### [Work required]
Take every line containing "levels" from the material and copy it.

--- Data for the task ---

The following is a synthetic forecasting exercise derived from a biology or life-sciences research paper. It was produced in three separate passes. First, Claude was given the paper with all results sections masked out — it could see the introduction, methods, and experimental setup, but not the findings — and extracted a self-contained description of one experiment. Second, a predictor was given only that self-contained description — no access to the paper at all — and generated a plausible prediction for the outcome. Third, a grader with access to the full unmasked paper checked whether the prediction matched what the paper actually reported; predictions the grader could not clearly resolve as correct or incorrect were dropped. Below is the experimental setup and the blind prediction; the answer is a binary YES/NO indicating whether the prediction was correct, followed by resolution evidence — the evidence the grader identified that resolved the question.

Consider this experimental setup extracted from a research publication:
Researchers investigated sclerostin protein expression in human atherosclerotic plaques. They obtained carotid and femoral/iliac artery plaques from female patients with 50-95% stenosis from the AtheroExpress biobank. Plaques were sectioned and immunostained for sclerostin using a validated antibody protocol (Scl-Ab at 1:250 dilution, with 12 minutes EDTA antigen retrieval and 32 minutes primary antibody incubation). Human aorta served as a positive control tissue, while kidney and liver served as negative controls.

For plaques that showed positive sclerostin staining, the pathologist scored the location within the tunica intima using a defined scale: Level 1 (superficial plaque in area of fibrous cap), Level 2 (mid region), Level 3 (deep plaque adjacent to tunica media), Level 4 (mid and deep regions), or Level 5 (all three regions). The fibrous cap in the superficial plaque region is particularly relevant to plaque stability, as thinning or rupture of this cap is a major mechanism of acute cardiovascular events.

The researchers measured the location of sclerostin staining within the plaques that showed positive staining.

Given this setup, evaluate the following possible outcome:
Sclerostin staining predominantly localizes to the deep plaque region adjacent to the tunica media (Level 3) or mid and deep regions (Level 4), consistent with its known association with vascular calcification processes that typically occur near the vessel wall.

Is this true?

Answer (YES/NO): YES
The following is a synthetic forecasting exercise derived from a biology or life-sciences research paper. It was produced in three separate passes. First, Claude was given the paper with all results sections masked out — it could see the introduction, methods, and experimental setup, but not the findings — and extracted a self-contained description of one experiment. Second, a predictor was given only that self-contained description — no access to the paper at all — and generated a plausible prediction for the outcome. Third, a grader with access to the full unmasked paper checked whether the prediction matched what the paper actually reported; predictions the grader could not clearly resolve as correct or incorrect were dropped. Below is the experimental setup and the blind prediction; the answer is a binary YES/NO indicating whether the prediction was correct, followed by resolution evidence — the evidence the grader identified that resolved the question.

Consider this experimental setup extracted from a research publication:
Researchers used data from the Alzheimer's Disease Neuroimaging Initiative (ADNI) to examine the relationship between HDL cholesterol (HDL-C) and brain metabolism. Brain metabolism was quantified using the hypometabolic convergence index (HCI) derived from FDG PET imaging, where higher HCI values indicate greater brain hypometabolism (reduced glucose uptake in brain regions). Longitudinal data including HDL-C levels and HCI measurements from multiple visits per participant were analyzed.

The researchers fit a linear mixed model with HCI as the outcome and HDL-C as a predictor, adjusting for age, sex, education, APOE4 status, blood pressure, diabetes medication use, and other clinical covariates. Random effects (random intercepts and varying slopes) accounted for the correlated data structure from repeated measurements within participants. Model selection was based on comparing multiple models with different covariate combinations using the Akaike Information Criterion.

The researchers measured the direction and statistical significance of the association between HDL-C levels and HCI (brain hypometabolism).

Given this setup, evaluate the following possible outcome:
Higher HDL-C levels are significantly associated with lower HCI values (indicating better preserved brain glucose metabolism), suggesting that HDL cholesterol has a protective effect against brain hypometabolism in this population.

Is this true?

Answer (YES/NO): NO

---

### [Response to this exercise]
Researchers used data from the Alzheimer's Disease Neuroimaging Initiative (ADNI) to examine the relationship between HDL cholesterol (HDL-C) and brain metabolism. Brain metabolism was quantified using the hypometabolic convergence index (HCI) derived from FDG PET imaging, where higher HCI values indicate greater brain hypometabolism (reduced glucose uptake in brain regions). Longitudinal data including HDL-C levels and HCI measurements from multiple visits per participant were analyzed.
The researchers measured the direction and statistical significance of the association between HDL-C levels and HCI (brain hypometabolism).
Higher HDL-C levels are significantly associated with lower HCI values (indicating better preserved brain glucose metabolism), suggesting that HDL cholesterol has a protective effect against brain hypometabolism in this population.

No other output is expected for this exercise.